Please copy the records exactly as they appear, with all pictures left out.
───── Data in this exercise
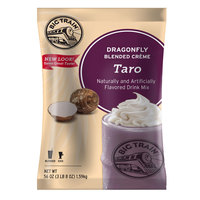 Big Train Dragonfly Taro Blended Creme Frappe Mix - 3.5 lb.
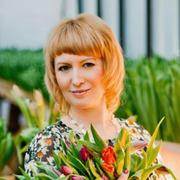 Ольга 47 лет (Овен) Смоленск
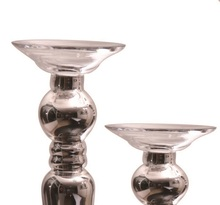Silver plated European retro ornaments glass candlestick candle holders wedding props table decorations soft(China (Mainland))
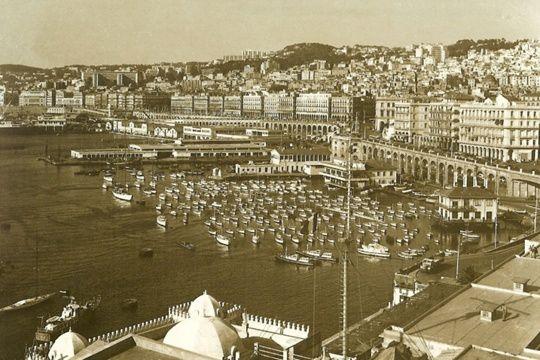 L 39 alg rie avant 1962 n 39 oublions jamais 1962 for Interieur algerie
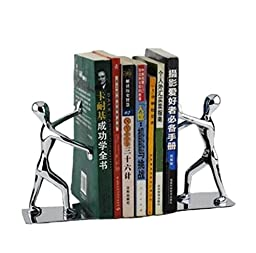 Himine Mini Stainless Kung Fu Man Fashion Creative Bookends*1 Pair (Style1)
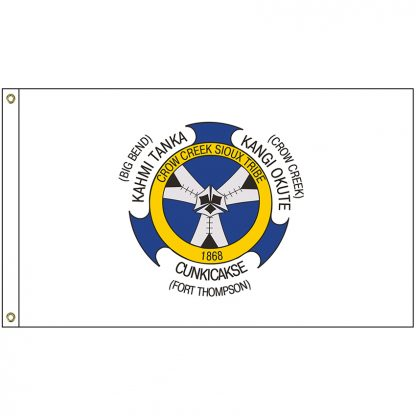 NAT-2x3-CCS 2' x 3' Crow Creek Sioux Tribe Flag With Heading And Grommets-0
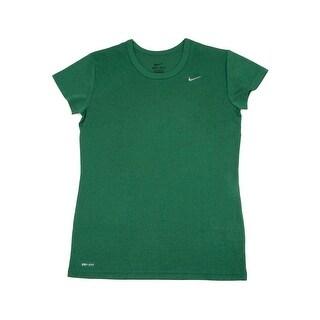 Nike Women's Short Sleeve Performance Tee Shirt Green Medium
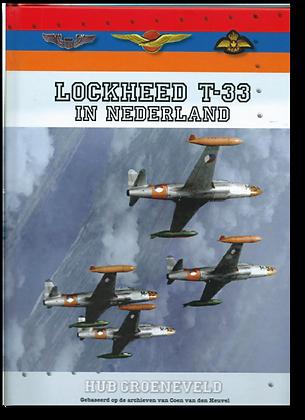 Lockheed T-33 in Nederland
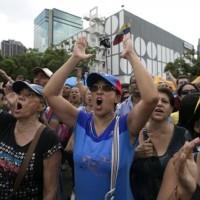 Crisis en Venezuela: ¿Obama hará lo correcto y apoyará un rescate regional?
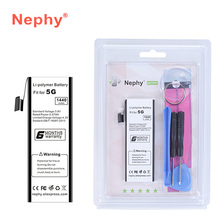 For iPhone 5 5G Battery 2017 Original Nephy Replacement Bateria Real Capacity 1440mAh For iPhone5 Phone Batteries With Tools Kit(China)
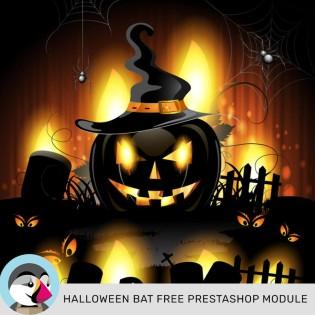 Leo Halloween Bat Free PrestaShop Module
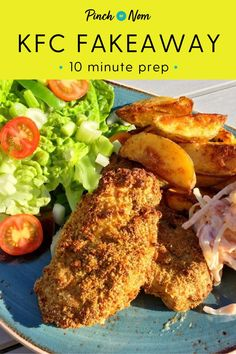 Recipes Snacks Quick This KFC Fakeaway was one of the first recipes we came up with, and it's still one of our favourites. Clean Eating Recipes, Diet Recipes, Snack Recipes, Cooking Recipes, Healthy Recipes, Recipies, Healthy Diet Tips, Healthy Eating, Slimming World Fakeaway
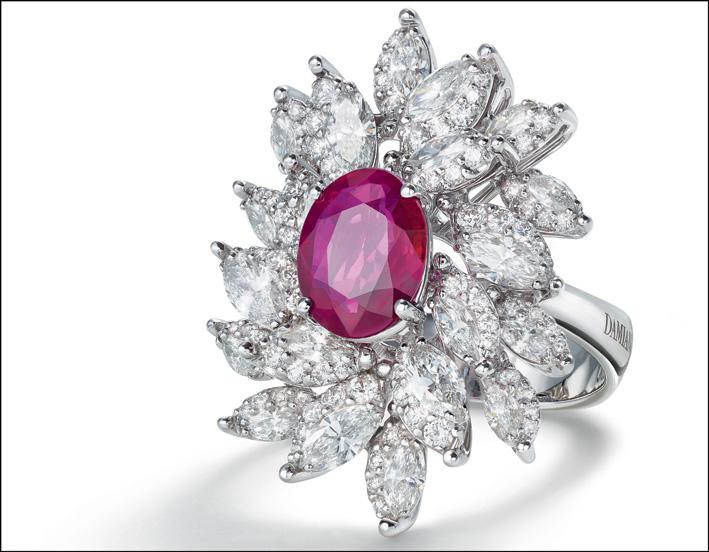 Damiani, anello in oro bianco, rubino e diamanti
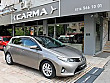 -CARMA-2013 AURİS 1.4 D ADVANCE SKYPACK-CAM TAVAN-HATASIZ- Toyota Auris 1.4 D-4D Advance Skypack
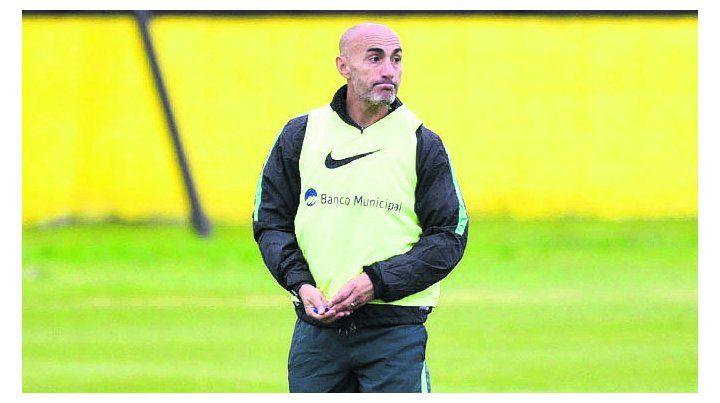 Conductor. El uruguayo está convencido de que el equipo mejorará en un futuro.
──────────
Task output:
 Big Train Dragonfly Taro Blended Creme Frappe Mix - 3.5 lb.
 Ольга 47 лет (Овен) Смоленск
Silver plated European retro ornaments glass candlestick candle holders wedding props table decorations soft(China (Mainland))
 L 39 alg rie avant 1962 n 39 oublions jamais 1962 for Interieur algerie
 Himine Mini Stainless Kung Fu Man Fashion Creative Bookends*1 Pair (Style1)
 NAT-2x3-CCS 2' x 3' Crow Creek Sioux Tribe Flag With Heading And Grommets-0
 Nike Women's Short Sleeve Performance Tee Shirt Green Medium
 Lockheed T-33 in Nederland
 Crisis en Venezuela: ¿Obama hará lo correcto y apoyará un rescate regional?
 For iPhone 5 5G Battery 2017 Original Nephy Replacement Bateria Real Capacity 1440mAh For iPhone5 Phone Batteries With Tools Kit(China)
 Leo Halloween Bat Free PrestaShop Module
 Recipes Snacks Quick This KFC Fakeaway was one of the first recipes we came up with, and it's still one of our favourites. Clean Eating Recipes, Diet Recipes, Snack Recipes, Cooking Recipes, Healthy Recipes, Recipies, Healthy Diet Tips, Healthy Eating, Slimming World Fakeaway
 Damiani, anello in oro bianco, rubino e diamanti
 -CARMA-2013 AURİS 1.4 D ADVANCE SKYPACK-CAM TAVAN-HATASIZ- Toyota Auris 1.4 D-4D Advance Skypack
 Conductor. El uruguayo está convencido de que el equipo mejorará en un futuro.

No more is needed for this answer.